Seebs said:
If you need a branch for this, you've done it wrong.
Perhaps... I was starting to wonder if there is a better way than using a
lookup table.
Today is a new today with a fresh look at things
Now that the basic algorithm is done it's easier to see where problems might
be.
There are two or three different problems which are slightly different from
each other.
1. The first problem is calculating a mask to represents all one's for the
lowest bits up to bitcount.
So if bitcount is 5, bits 0 to 4 most be set.
Bit count can go up to 32 for a longword.
Bit count could even go up to 64 for a int64. But this case can be ignored
for now.
So the limit of bit count 32 is good enough for now.
Since shr 32 and shl 32 is not possible a solution is needed. A fast one too
for that matter.
Noone has yet provided one in there examples, perhaps because the examples
where limited to 16 bit words.
Anyway since there are only 5 bits available for shl and shr there is a
logical problem for intel:
"Do we support range 0 to 31 or do we support range 1 to 32 ?"
Intel choose to support range 0 to 31.
Logically/interestingly shr 0 and shl 0 do absolutely nothing !
Yet I have heard nobody complain about this apperently lack of
functionality, which is just as useless as doing shr 32 and shl 32...
The last could have even been more usefull but ok. Depends on the situation
perhaps.
The conclusion therefore can be/most be that shr 0 and shl 0 are usefull
after all !
If "we" can wrap around the bitcount from 32 back to 0 than at least we will
prevent "garbage".
Now the question is, is it usefull to wrap around ? This will probably
depend on the code and the situation.
So let's examine it:
The technique used so far to calculate a mask is to set the mask initially
to all one's as follows:
1111111-32-one's-11111111
Depending on the bit count this masks needs to be shifted left.
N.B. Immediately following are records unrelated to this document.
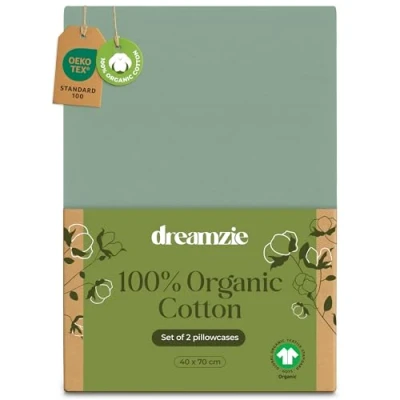 Afbeelding van Dreamzie 100% Biologisch Katoen Kussensloop 40x70 cm Set van 2 Groen Rechthoekig met Rits Oeko Tex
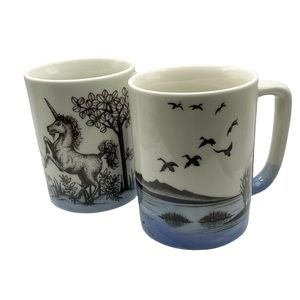 Pair of Vintage Otagiri Style Coffee Mugs Unicorn, Birds and Trees Ceramic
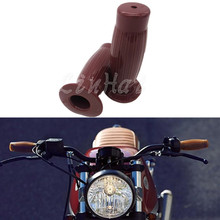 Brown 7/8" & 1" Retro Rubber  Handle Bar Motorcycle Bike Hand Grip For Harley Truimph Cafe 2024 - buy cheap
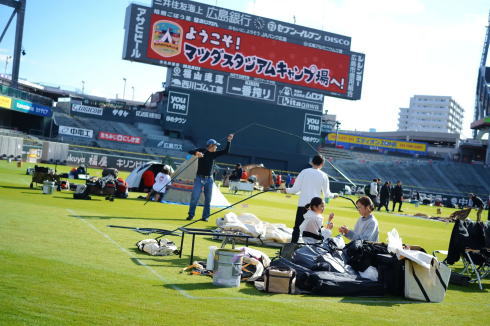 一夜限りのマツダスタジアムキャンプ場 イベント時の様子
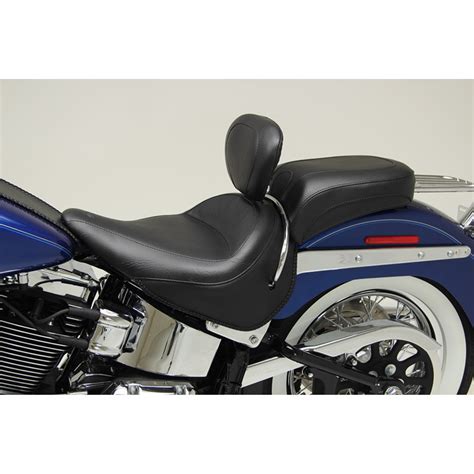 Mustang Wide Studded Solo Seat for 2005-2017 Haley Softail Deluxe - Get Lowered Cycles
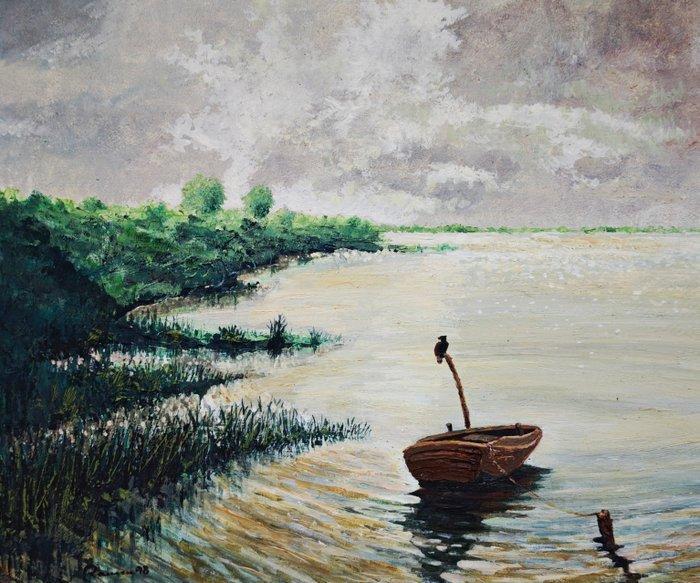 École européenne (XX) - Barque solitaire sur le lac, Antiek en Kunst, Kunst | Schilderijen | Klassiek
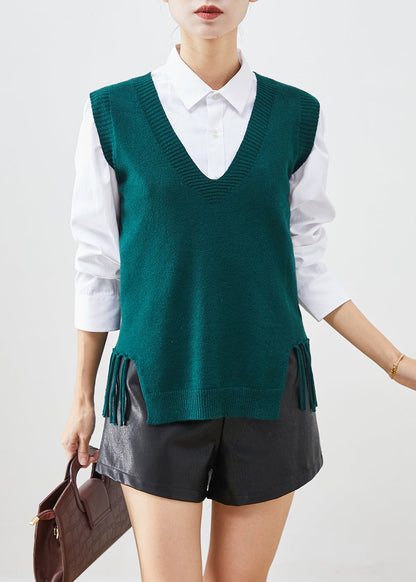 Blackish Green Knit Vest Tops Tasseled Fall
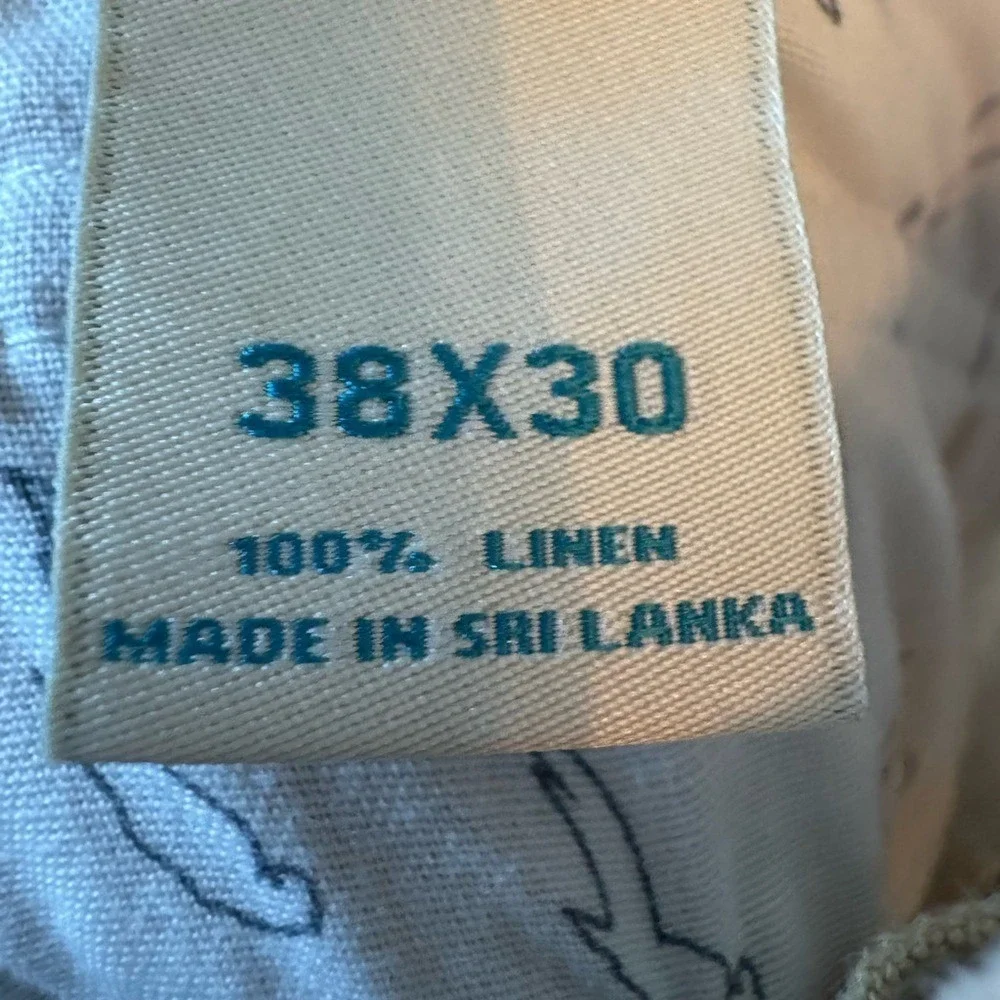 Caribbean Mens 100% Linen Cargo Pants Size 38 Preppy Beachy Coastal Resort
If bitcount
is 1 the mask should have all one's except one zero as follows:
1111111-31 one's-11111110
The zero will represent the content bit later on. It's clear to me that with
the current masking formula only 31 bits can be shifted out.
Example: (1 shl 31)-1 = 0111 1111 1111 1111 1111 1111 1111 1111
(I just found a nice button on the windows calculator it's called Lsh (Left
shift I guess) it can be used to do these calculations... nice)
The problem is clear: the last bit is missing.
I was thinking, maybe a "bitcount mod 32" might help so let's see what
happens:
32 mod 32 would become zero.
The formula will be:
not ( -1 shl 0 );
-1 shl 0 = -1
-1 = all bits set.
not (-1) = must therefore be logically all bits cleared.
This is not what we want... we want all bits set for a bitcount of 32.
Therefore there is clearly a problem.
So we need a different solution.
The algorithm exits on bitcount 0 so the mask of all one's is therefore
useless.
Perhaps the mask can be changed as follows:
not ( -2 shl ? );
This would assume bitcount is always 1 or greater.... therefore we can
subtract 1 from the bitcount.
the formula would then be:
not ( -2 shl (BitCount-1) )
Now let's see if this works for BitCount 1, 5 and 32 as verifications.
Case 1: not ( -2 shl (1-1) ) = not ( - 2 shl 0 ) = not(-2)
Logically all bits are set except the last one. (Assuming two complements
computers, have a nice time figuring out how to support it in "portable C"
)
Therefore it gets changed into: etc0000000000001
Which is indeed what we want.
Now let's continue with the 32.
Case 32: not( -2 shl (32-1) ) = not ( -2 shl 31 )
Logically all bits will be pushed out except the first one...
So I would expect it to be all zero's... notting all zero's gives a mask of
all one's.
Which is what we want.
For now the problem with "masking" seems to be solved.
However the problem for shifting "content" still needs to be looked. I am
not yet sure if it can be solved.
Bye,
Skybuck.